'''

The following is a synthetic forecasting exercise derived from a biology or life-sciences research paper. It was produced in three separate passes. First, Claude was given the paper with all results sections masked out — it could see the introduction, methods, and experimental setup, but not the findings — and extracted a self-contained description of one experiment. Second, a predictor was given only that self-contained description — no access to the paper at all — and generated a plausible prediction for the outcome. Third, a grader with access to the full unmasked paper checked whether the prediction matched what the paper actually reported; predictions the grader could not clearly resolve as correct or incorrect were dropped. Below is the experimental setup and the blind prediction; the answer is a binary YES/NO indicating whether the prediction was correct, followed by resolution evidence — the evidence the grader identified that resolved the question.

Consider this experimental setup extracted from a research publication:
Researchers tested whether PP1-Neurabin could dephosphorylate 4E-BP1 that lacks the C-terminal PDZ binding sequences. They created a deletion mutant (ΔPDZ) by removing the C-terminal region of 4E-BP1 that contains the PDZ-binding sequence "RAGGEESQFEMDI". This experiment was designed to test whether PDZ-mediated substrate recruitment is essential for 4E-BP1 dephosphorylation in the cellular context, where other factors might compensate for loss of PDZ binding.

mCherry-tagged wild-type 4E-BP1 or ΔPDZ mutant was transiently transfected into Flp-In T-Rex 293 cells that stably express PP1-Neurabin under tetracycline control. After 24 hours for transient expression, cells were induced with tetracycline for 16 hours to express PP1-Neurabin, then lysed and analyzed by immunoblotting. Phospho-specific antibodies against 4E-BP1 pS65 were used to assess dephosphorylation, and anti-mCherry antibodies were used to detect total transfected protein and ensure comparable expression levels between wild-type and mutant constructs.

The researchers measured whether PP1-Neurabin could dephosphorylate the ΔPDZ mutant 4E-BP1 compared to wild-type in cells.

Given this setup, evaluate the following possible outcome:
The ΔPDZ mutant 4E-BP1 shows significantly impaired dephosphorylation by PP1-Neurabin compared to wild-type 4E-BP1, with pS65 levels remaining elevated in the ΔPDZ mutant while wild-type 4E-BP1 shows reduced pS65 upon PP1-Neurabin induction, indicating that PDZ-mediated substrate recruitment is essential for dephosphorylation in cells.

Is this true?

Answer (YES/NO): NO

'''
'''

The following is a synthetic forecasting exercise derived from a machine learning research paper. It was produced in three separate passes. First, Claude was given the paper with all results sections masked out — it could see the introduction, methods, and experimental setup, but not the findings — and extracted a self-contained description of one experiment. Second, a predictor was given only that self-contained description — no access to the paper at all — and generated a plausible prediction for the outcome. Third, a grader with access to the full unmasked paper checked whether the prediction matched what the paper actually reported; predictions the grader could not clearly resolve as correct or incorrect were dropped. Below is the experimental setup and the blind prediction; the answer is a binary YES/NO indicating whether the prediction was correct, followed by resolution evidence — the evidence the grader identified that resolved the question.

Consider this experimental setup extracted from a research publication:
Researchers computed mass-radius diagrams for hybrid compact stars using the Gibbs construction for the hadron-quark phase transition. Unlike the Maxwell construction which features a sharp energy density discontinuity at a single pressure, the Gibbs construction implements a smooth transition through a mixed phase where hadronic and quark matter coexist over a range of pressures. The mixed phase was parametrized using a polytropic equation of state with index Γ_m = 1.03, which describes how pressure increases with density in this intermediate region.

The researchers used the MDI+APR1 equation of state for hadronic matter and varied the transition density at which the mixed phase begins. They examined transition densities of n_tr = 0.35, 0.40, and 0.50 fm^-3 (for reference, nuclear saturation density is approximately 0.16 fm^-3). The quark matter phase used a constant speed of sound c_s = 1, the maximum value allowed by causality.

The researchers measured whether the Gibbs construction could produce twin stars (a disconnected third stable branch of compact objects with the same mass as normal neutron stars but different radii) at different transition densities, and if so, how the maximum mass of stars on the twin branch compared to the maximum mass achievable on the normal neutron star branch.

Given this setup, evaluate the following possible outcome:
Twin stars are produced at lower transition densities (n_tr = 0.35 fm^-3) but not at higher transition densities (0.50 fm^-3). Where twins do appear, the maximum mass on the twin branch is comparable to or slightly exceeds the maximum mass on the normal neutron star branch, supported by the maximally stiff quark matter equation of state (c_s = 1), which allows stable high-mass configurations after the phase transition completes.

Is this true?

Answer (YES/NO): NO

'''

When a line in the material includes the word "normal", copy it out.

Response to the task:
The researchers measured whether the Gibbs construction could produce twin stars (a disconnected third stable branch of compact objects with the same mass as normal neutron stars but different radii) at different transition densities, and if so, how the maximum mass of stars on the twin branch compared to the maximum mass achievable on the normal neutron star branch.
Twin stars are produced at lower transition densities (n_tr = 0.35 fm^-3) but not at higher transition densities (0.50 fm^-3). Where twins do appear, the maximum mass on the twin branch is comparable to or slightly exceeds the maximum mass on the normal neutron star branch, supported by the maximally stiff quark matter equation of state (c_s = 1), which allows stable high-mass configurations after the phase transition completes.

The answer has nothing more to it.